In their study, the Academia.edu team looked at citation rates for 34,000 newly published papers uploaded to their site between 2009 and 2012 and compared them with a random set of papers published in the same journals during the same years but not uploaded to Academia.edu. The results were dramatic: Three years after publication, uploaded papers had, on average, 37 percent more citations, and, after five years, 85 percent more. They also compared papers uploaded to Academia.edu against those freely available online elsewhere, such as a journal site or researchers' homepage, and found that papers on Academia.edu had 75 percent more citations. They used a statistical model to estimate the impact of some of the confounding variables that have hampered other studies—such as researchers uploading only their best papers—and found that the citation advantage still held up.
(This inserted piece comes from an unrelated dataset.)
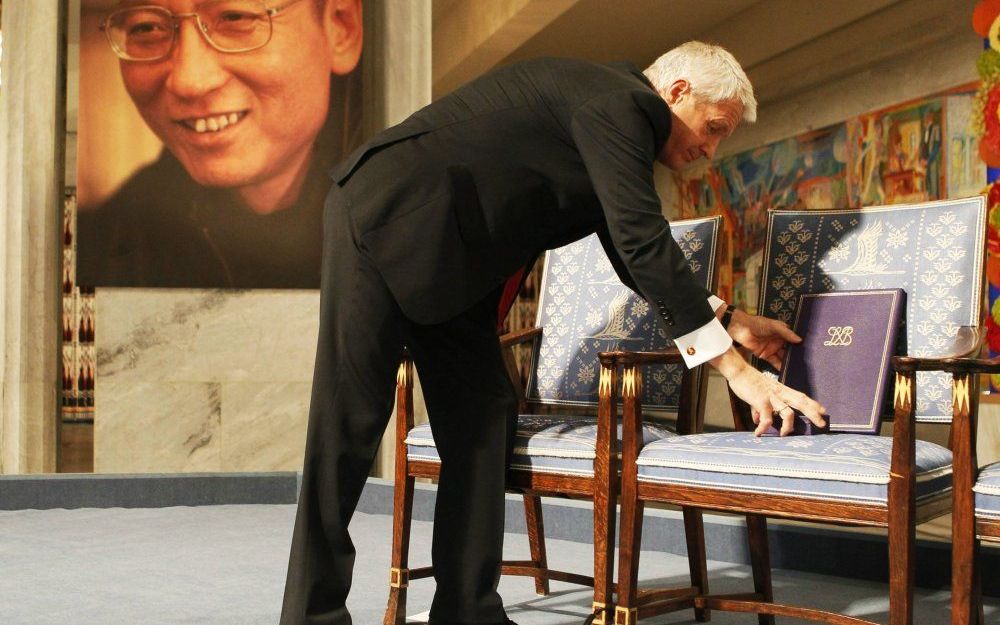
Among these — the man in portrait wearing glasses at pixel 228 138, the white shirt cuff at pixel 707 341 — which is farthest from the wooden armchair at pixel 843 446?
the man in portrait wearing glasses at pixel 228 138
The Academia.edu team was duly cautious about overgeneralizing from these initial results. Since they did not directly compare their site with any other single site that offers similar features, it's difficult to say what social networking tools produce a citation advantage, and whether that advantage is unique to Academia.edu. But they hope to provoke a discussion that moves beyond the impact of simply making research papers available online and begins to explore "what features of open access repositories or databases make articles easier to discover, and to what extent that leads to increased citations."
It's a timely question. Most scientific papers are still published and shared through relatively traditional journals, and the substantial communication advantages of social media are largely untapped. The current publishing experiments are fascinating, but to truly succeed they need to address two big questions: First, do they make academic publishing work better—do they help researchers distribute, discover, and evaluate research more effectively? And second, can they get researchers to actually use them? If there really is a robust citation advantage to platforms that make better use of the power of the Internet, then researchers may flock to them. If that happens, the effect could be truly transformative, as important work by less well-known researchers becomes recognized sooner while flawed or fraudulent work is exposed more quickly. This process of sorting sound claims from specious ones is central to science, and it will improve as academic publishing finally embraces the modern communication tools offered by the Internet.